The "Texas Road House" is the kind of establishment where the steaks are in a showcase at the entrance, wrapped in cling film and in several weight classes: Rib-Eye - 280 grams, 340 grams, 450 grams. This is what it looks like on the plate, the abundance of consumption, which here is more natural than demonstrative.

It's just before three on a Saturday afternoon; In a good half an hour, the blonde waitress Tera informs me, the whole city will come to a standstill. Columbus, the Ohio capital, doesn't have a professional football team, so the kids at the local Ohio State University, one of the best public colleges in the country with a good 50,000 students, are the objects of excitement.

Today the "Buckeyes" play against the "Spartans" from Michigan State University. One takes that fairly seriously; But in a few weeks you will be playing against your archenemy, the University of Michigan - and then it will be SERIOUS.

Sitting next to me at the bar, as I will soon find out, are Christopher and Jennifer, both estimated to be in their late thirties, who work in a barber shop nearby - “a very traditional American barber shop,” as they will proudly explain. When I'm not sure what to order as a drink, Christopher leans over and gives me a tip: Coca-Cola with cherry syrup. (I don't recommend it: too cute.) This is how it starts. Christopher talks about his ten year old deaf son, and Jennifer seconded what a child prodigy he was.

What follows is a common experience as a reporter in the United States: You tell someone why you came, and people make the project their own.

A few years ago when I was in Midland, Texas, where George W. Bush grew up and later worked in the oil business for a long time without real success, I went to his former church to meet people who had known him before. In the end, one of the men from the community who used to go jogging with Bush spent hours doing the city guide for me; I spent dinner with another family who shared their memories with me. Even if I still don't quite understand them, the experience shattered my prejudice about America's evangelicals.

This time I came to the United States to ask around for the Frankfurter Allgemeine Sonntagszeitung and FAZ.NET among voters in Ohio, where the polls see Barack Obama and John McCain more or less on par, but where both have to win, they want to Become president. In the steak house in Columbus, I'm actually out of service for a short time this afternoon. But then the three of us will talk about the choice.

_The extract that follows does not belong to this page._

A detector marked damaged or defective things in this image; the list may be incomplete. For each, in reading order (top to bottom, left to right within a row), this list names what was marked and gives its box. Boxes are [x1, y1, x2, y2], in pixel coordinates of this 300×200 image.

“We get all kinds of people into our shop, a very good cross-section,” says Christopher: “From the police officer who comes by shortly before a presidential candidate visits because he has to drive next to the motorcade and wants to look good, to the university Professor. “Then there is also politicization. "You absolutely have to come over and listen to it."

Jennifer herself is still undecided who should own her voice. One of her customers is a black radio presenter, she says: “He's one of Jehovah's Witnesses, and they don't actually vote. But he's so excited that he wants to vote this time. "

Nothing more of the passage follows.